KOTA KINABALU, April 17 — Sabah’s tourism sector is the hardest hit by the Covid-19 pandemic and ensuing movement control order (MCO), according to a recent survey by the Institute of Development Studies (IDS) Sabah.
IDS executive director Anthony Kiob said 26 per cent of those in the industry have lost their jobs.
“At least 34 per cent are on unpaid leave while another 32 per cent of tourism-related jobs have had to take a pay cut.
“They revealed that they have zero-income due to the absence of visitors during this MCO measure. As the operators have no income, they were unable to pay their workers and cover their operational cost,” said Kiob.
The findings were the result of a survey carried out by IDS targeting selected business sectors that are badly affected by the Covid-19 pandemic and the MCO.
“As we know Sabah relies heavily on its tourism sector as this is the sector that contributes most to our GDP. Unfortunately, this is the sector that is most affected by the MCO due to the Covid-19 pandemic.”
Sabah’s tourism industry relies heavily on Chinese and South Korean visitors, which contributed about 40 per cent and 27 per cent respectively of the total international arrivals.
The two countries that were among the first that experienced the Covid-19 pandemic early this year, causing tourism figures to drop drastically.
As of late February, Chinese tourists were barred in stages from entering Sabah.

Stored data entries
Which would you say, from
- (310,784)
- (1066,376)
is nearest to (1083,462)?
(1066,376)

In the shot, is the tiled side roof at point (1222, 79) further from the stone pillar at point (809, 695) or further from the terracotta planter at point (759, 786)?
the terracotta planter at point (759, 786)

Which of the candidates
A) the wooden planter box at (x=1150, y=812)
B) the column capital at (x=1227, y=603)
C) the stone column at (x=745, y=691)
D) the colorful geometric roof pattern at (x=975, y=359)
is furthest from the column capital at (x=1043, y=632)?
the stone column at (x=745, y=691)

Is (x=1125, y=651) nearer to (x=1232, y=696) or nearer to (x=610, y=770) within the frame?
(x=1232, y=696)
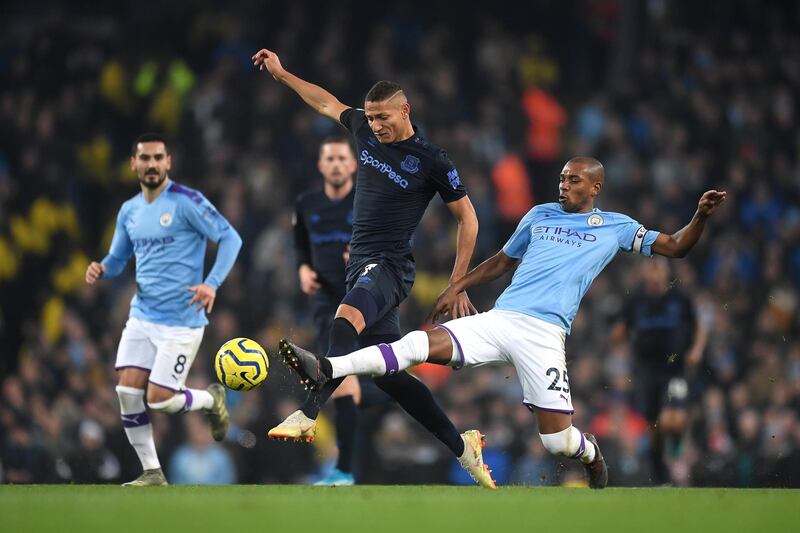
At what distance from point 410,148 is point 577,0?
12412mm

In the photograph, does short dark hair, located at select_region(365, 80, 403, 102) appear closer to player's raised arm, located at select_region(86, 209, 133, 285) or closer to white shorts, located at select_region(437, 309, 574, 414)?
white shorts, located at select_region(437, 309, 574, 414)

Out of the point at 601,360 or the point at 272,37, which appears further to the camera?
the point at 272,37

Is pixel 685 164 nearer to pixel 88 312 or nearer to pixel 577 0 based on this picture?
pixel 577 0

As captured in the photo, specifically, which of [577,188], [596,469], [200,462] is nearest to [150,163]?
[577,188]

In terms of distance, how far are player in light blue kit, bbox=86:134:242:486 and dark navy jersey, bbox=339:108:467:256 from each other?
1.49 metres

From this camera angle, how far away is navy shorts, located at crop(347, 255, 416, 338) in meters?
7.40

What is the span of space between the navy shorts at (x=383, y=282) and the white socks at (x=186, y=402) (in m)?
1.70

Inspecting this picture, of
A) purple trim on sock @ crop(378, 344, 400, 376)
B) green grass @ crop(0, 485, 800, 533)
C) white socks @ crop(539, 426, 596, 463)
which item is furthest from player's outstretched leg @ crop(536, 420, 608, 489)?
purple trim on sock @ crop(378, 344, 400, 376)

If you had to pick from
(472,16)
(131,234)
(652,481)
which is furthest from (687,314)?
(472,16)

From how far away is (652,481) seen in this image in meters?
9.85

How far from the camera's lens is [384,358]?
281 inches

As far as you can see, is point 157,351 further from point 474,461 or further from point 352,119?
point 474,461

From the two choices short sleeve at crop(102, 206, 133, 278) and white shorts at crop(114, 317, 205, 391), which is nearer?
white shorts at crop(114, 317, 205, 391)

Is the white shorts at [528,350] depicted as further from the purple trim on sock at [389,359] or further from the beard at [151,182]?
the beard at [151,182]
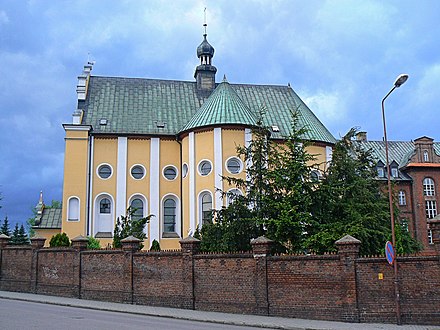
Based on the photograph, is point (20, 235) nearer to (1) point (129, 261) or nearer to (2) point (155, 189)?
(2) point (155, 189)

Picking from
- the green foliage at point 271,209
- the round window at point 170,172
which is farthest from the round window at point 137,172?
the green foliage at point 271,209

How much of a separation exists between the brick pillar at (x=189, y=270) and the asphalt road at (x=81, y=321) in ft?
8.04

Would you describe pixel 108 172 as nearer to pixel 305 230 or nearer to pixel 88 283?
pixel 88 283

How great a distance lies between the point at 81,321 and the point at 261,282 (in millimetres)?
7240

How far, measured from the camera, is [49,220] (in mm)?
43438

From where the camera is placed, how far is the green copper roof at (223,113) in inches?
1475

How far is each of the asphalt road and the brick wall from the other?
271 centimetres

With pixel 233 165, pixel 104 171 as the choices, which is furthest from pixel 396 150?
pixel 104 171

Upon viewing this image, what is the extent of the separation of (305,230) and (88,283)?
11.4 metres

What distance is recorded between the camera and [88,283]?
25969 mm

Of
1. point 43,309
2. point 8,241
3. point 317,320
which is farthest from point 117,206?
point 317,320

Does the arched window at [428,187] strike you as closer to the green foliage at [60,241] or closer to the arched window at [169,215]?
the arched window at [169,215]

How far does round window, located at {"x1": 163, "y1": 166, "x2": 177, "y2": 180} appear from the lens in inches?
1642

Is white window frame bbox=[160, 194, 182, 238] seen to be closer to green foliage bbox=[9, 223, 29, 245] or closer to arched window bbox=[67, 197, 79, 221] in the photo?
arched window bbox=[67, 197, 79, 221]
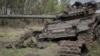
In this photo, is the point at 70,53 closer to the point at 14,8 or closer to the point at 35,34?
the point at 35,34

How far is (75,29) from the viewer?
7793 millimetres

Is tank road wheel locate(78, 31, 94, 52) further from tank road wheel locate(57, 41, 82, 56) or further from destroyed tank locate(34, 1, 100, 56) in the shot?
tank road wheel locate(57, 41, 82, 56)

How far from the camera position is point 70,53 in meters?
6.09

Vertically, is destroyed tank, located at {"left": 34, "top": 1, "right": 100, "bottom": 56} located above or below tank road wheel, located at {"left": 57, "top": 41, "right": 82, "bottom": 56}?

§ **Work instruction**
Answer these questions about the article on Sabah's tourism sector.
1. What share of workers in Sabah's tourism industry have lost their jobs?
2. Which organization carried out the survey?
3. About what share of total international arrivals in Sabah came from South Korean visitors?

§ **Answer section**
1. 26 percent
2. The Institute of Development Studies (IDS) Sabah
3. About 27 percent